The archive is not normally open to the public — or open on Mondays generally — but in honor of the trade fair, it was hosting a special tour. The tour was in German, as you might expect, so Lincoln and I didn't follow much of what was being said, but we were blown away by the holdings of the archive, so ahead of Spielwarenmesse 2020, I contacted the archive to see whether we could film a tour in English in 2020. They agreed, so we spent a few hours filming on Friday, Jan. 31, 2020 after leaving the trade fair early. Designer Brian Yu helped out by manning a 360º camera, while Lincoln filmed staff members talking about the origins of the archive as well as specific exhibits.
I'm not sure how the footage will come out given that the archive has archive-friendly lighting (i.e., not super bright) and we were kind of all over the place in our recording, but that's a challenge for Lincoln and Derek Porter to figure out. As for me, I took a few photos along the way, so I thought I'd give you a look at the archive in still images. Should you care to visit the Deutsches Spielarchiv, note that the game room in the Pellerhaus is open to visitors for game afternoons (details here), whereas access to the archive itself requires an appointment, with you needing to state your reasons for visiting, typically for research purposes.

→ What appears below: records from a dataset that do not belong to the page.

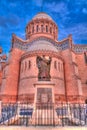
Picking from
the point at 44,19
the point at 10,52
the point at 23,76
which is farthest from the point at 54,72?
the point at 44,19

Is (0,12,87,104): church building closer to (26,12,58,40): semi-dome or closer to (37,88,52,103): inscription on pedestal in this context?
(26,12,58,40): semi-dome


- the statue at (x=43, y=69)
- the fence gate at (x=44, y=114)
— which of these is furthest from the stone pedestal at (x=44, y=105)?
the statue at (x=43, y=69)

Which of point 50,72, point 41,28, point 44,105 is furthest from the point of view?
point 41,28

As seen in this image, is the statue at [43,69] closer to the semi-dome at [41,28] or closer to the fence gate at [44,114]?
the fence gate at [44,114]

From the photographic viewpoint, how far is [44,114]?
26.8ft

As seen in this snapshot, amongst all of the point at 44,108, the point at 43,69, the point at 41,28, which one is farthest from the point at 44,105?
the point at 41,28

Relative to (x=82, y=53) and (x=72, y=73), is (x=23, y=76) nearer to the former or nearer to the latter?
(x=72, y=73)

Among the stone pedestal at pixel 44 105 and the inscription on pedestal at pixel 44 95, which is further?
the inscription on pedestal at pixel 44 95

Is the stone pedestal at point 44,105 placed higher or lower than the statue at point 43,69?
lower

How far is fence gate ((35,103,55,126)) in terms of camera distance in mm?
7782

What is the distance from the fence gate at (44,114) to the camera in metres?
7.78

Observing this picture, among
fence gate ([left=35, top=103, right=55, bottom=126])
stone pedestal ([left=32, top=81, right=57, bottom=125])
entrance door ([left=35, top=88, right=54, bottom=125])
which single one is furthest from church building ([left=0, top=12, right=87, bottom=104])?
fence gate ([left=35, top=103, right=55, bottom=126])

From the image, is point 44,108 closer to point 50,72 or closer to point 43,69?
point 43,69

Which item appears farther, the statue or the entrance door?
the statue
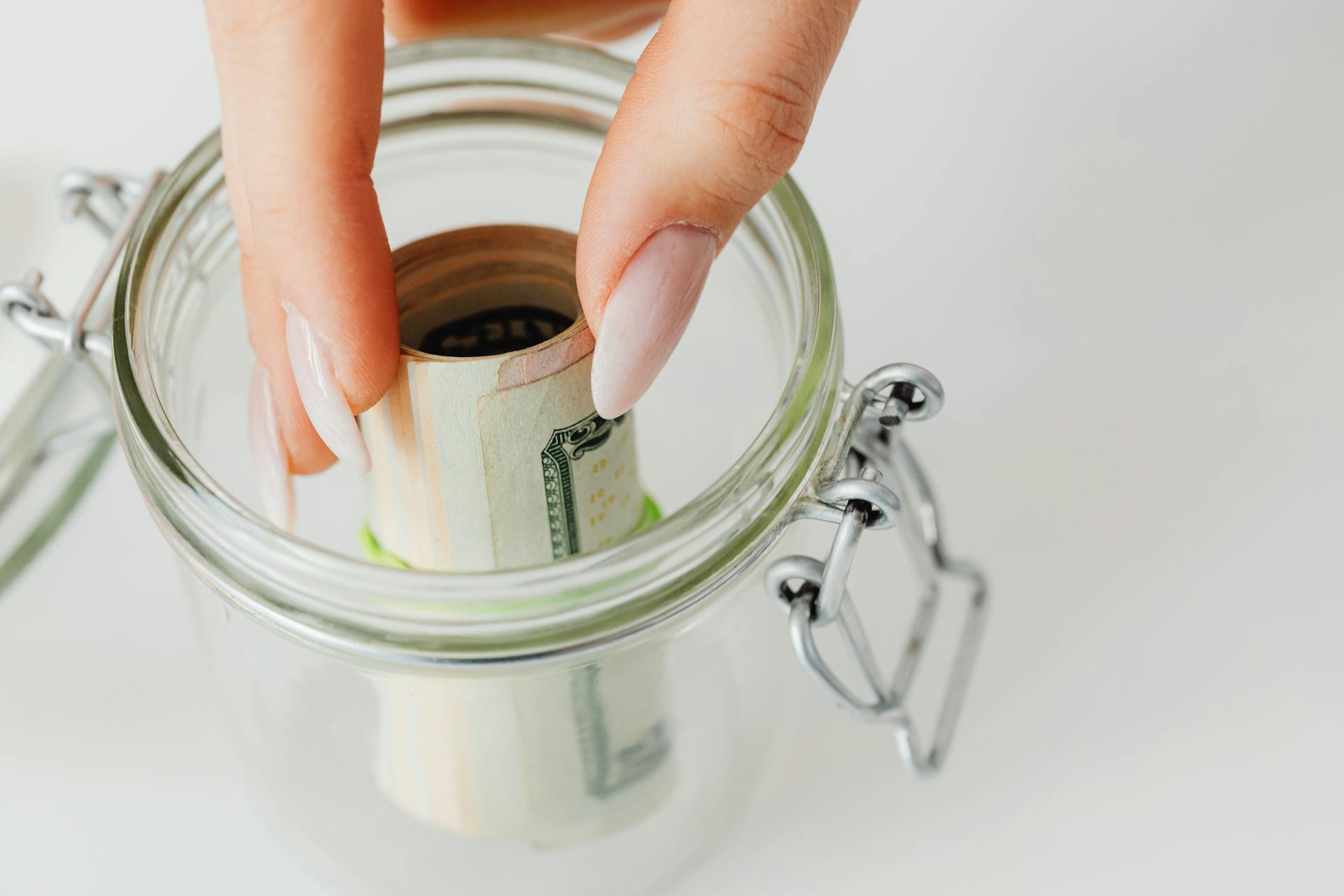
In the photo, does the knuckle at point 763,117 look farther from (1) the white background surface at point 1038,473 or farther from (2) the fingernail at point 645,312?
(1) the white background surface at point 1038,473

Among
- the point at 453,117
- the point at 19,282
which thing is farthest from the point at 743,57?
the point at 19,282

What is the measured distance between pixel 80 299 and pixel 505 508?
0.68 feet

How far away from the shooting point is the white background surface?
0.55m

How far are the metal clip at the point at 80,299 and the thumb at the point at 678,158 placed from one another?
0.19 m

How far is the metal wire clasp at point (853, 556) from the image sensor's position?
0.40 metres

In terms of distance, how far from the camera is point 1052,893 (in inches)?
21.0

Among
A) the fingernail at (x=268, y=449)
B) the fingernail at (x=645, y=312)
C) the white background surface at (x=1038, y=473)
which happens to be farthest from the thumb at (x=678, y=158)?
the white background surface at (x=1038, y=473)

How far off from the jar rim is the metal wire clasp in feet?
0.05

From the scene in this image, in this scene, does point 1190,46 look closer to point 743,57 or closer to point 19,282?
point 743,57

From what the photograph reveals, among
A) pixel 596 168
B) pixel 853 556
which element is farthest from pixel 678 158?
pixel 853 556

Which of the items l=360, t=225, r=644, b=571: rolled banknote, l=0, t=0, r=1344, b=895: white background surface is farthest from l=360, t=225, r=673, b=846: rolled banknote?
l=0, t=0, r=1344, b=895: white background surface

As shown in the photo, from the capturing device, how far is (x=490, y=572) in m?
0.34

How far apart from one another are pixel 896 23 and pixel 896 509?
449 millimetres

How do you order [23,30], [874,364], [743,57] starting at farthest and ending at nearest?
[23,30], [874,364], [743,57]
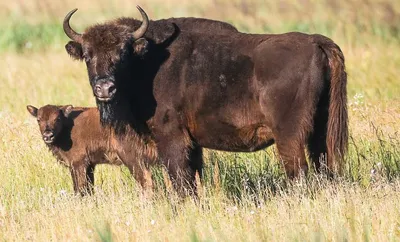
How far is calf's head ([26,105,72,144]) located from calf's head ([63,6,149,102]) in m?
2.17

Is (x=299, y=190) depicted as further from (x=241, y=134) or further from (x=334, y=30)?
(x=334, y=30)

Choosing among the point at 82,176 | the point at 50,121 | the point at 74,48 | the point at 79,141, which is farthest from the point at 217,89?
the point at 50,121

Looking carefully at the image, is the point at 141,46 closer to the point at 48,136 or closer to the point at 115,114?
the point at 115,114

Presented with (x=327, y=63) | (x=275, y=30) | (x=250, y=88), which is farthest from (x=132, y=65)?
(x=275, y=30)

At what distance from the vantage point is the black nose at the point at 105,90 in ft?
36.6

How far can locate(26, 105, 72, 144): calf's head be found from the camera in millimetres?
13695

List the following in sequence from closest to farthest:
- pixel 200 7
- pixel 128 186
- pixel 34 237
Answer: pixel 34 237
pixel 128 186
pixel 200 7

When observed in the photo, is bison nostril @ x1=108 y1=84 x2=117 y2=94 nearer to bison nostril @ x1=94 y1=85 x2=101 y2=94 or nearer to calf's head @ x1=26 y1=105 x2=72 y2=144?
bison nostril @ x1=94 y1=85 x2=101 y2=94

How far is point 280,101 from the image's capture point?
11.0 meters

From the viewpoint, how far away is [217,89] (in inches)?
447

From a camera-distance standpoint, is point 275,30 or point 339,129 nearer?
point 339,129

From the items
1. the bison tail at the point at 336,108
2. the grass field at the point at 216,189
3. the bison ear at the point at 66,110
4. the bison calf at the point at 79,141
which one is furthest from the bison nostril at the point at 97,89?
the bison ear at the point at 66,110

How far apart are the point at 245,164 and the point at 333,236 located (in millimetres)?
3938

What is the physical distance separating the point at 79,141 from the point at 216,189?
297cm
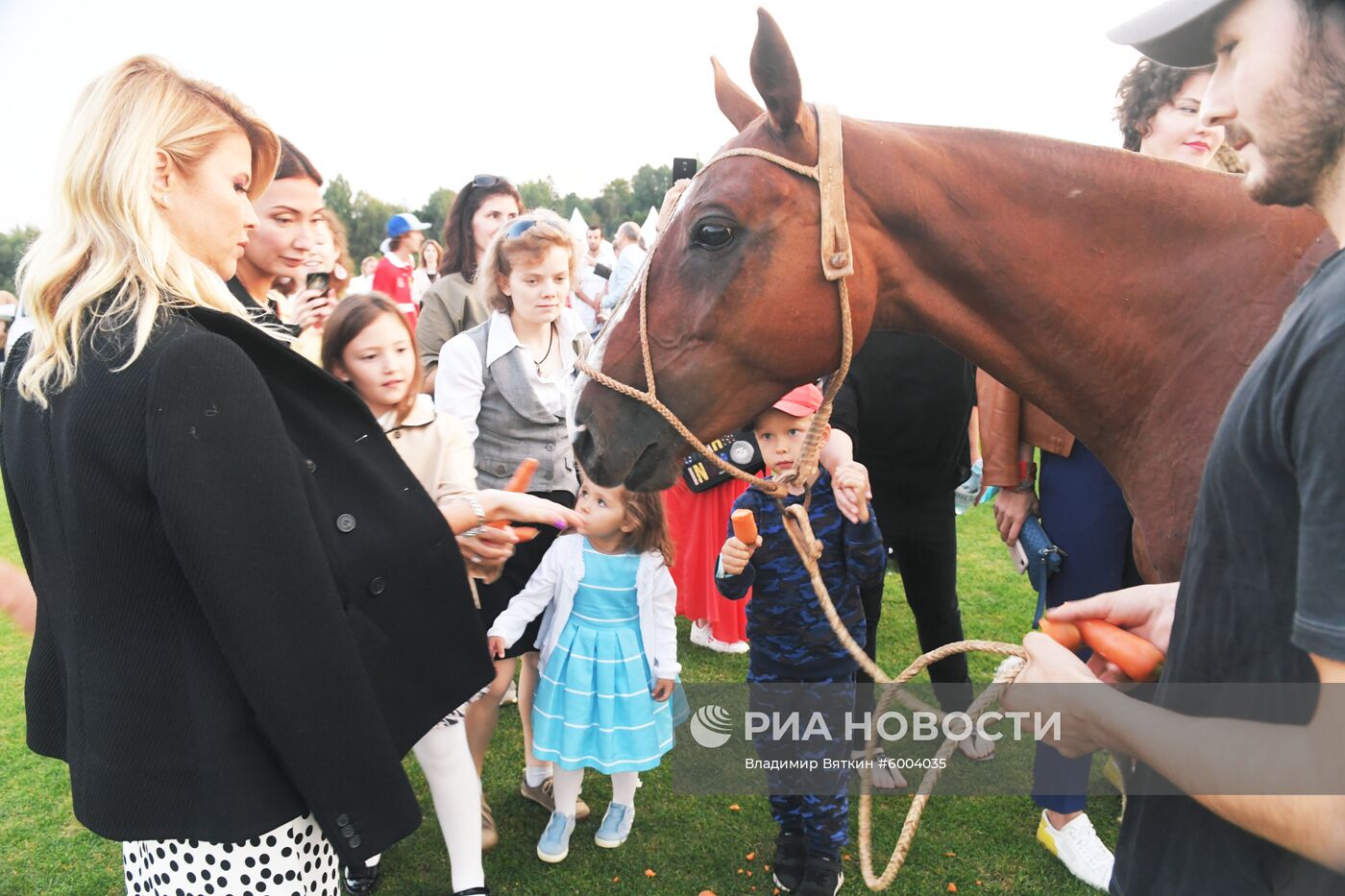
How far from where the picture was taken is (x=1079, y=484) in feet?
9.09

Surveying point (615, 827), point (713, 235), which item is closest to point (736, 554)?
point (713, 235)

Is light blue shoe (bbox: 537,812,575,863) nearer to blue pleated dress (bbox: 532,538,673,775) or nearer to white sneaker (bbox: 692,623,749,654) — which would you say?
blue pleated dress (bbox: 532,538,673,775)

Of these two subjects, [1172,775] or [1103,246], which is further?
[1103,246]

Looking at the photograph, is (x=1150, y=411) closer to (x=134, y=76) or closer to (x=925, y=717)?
(x=134, y=76)

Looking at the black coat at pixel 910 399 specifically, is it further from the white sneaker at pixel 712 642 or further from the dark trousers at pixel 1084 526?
the white sneaker at pixel 712 642

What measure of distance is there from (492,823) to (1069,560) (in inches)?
95.7

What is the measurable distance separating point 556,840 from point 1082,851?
1931 millimetres

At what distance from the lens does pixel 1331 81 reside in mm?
963

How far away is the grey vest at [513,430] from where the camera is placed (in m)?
3.45

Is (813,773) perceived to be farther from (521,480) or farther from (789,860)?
(521,480)

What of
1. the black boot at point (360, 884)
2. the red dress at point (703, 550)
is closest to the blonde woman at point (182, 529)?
the black boot at point (360, 884)

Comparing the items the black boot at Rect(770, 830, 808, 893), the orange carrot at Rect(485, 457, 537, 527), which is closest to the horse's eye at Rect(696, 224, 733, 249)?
the orange carrot at Rect(485, 457, 537, 527)

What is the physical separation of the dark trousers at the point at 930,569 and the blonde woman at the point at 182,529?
2.45 m

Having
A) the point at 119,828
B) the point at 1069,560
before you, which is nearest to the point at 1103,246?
the point at 1069,560
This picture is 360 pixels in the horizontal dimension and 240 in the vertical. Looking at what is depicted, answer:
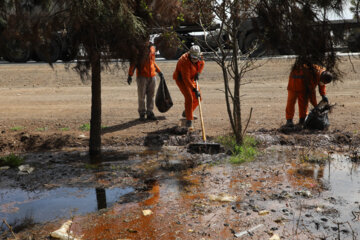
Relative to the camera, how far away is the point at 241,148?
261 inches

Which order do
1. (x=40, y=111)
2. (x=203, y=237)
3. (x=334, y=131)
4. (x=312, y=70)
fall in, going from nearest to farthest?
1. (x=203, y=237)
2. (x=312, y=70)
3. (x=334, y=131)
4. (x=40, y=111)

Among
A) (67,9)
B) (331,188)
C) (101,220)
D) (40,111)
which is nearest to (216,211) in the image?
(101,220)

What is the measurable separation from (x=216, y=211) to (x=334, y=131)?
13.3 feet

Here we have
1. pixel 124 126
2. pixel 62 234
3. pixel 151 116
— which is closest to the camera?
pixel 62 234

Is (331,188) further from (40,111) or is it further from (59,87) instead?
(59,87)

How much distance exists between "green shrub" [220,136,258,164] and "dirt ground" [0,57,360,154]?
2.43ft

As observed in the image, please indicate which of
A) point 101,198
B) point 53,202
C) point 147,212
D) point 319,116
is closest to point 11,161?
point 53,202

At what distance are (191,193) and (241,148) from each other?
1763 millimetres

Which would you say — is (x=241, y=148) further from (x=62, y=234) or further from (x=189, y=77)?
(x=62, y=234)

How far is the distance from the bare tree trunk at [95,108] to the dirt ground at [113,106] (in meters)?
0.42

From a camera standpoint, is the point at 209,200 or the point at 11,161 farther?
the point at 11,161

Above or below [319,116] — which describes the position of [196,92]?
above

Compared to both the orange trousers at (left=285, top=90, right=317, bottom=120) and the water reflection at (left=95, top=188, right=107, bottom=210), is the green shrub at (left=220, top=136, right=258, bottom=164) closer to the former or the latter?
the orange trousers at (left=285, top=90, right=317, bottom=120)

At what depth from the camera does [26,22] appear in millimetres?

Let's start with exhibits from the archive that you might have already seen:
If you've attended SPIEL, you might have run across display cases like these two, although these were actually next to the SAZ café at Spielwarenmesse 2020. These cases include a few games on a particular theme from the Deutsches Spielarchiv, along with museum-style note cards that explain what you're looking at. Cases like these give you only the tiniest taste of what's held in the archive.
The entry level floor at Haus des Spiels — which is open to the public — has a larger display of game cases on a particular theme, with 2020's theme being "Stadt" (which is German for "city"). The cases featured games based on German cities. The note in the lower image gives a short history of Spear-Spiel, which was founded in the late 1800s. In 1932, the Spear family, which was Jewish, opened a factory in Great Britain and moved most production there, with the Nazis taking over the German production facilities in the late 1930s to start turning out propaganda games such as Im Fluge durch Grossdeutschland and Bomben auf England.
The Deutsches Spielarchiv has approximately three floors of metal shelves holding games, with those shelves not nearly being as full as my shelves at home. Lots of room to grow here!
The archive has added multiple collections to its holdings over the years, and those collections typically each have their own identification system that has only sort of been integrated with the other ones. In 2019, the archive started a new more comprehensive shelving ID system for new titles being admitted, and over time everything will be reshelved according to this new system.
In some cases, the games are shelved by series, as with the Heyne Taschenspiele and 3M Gamette titles in the image above this one, and in others they're shelved by subject matter and in still others they're shelved by some other means. In the image above, for example, you're seeing a collection of games that were created on behalf of companies for use as marketing materials, and in this image:
You see more than fifty boxes filled with other marketing-based games that were acquired as a collection that's yet to be unboxed and catalogued. So many things to explore!
The highlight of the archive, at least for me, was its collection of Alex Randolph prototypes, such as this pair of prototypes for the Spiel des Jahres-winning game Sagaland.
Funny thing: The top prototype has been in the archive's collection for a while, having been added at the same time as many other Randolph creations, whereas the prototype on the bottom was discovered only recently in yet another collection acquired by the archive.
Drachenfels, a Randolph and Leo Colovini co-design released by Schmidt Spiele in 1986, featured its iconic rainbows in the prototype, too. (Sorry about the glare, but I couldn't find an angle in which it wasn't present.)
This prototype, called "Ketchup" with an explanation as to why in the lower-left corner, was published as Jagd der Vampire in 1991
Choo-Choo is a basic Randolph design, with each player having an identical set-up of colored bits in their individual track layout. You flip over colored tokens until the third token of a color appears, after which each player races to rearrange the colored bits in the right order by using the dead-ends to switch things around.
The most amazing thing about this image isn't the hand-crafted prototype of Choo-Choo, but that it's lying on top of at least ten other such prototypes in the archive's collection. I didn't want to leave that room, which also has closets full of individual game components from Randolph's collection and shelves of his dozens of published games, but alas, I had to leave. We always have to leave, whatever we want to keep doing.
At the end of the evening, the Deutsches Spielarchiv hosted the annual awarding of the Duali award for best two-player game by the Ali Baba Spieleclub, which has more than eight hundred members in ten cities across Germany. Members of SAZ, a group for game designers that originated in Germany but which has members worldwide, also attended the event.
Lookout Games' Mandala won the award, with Nagaraja and Robin of Locksley taking second and third place.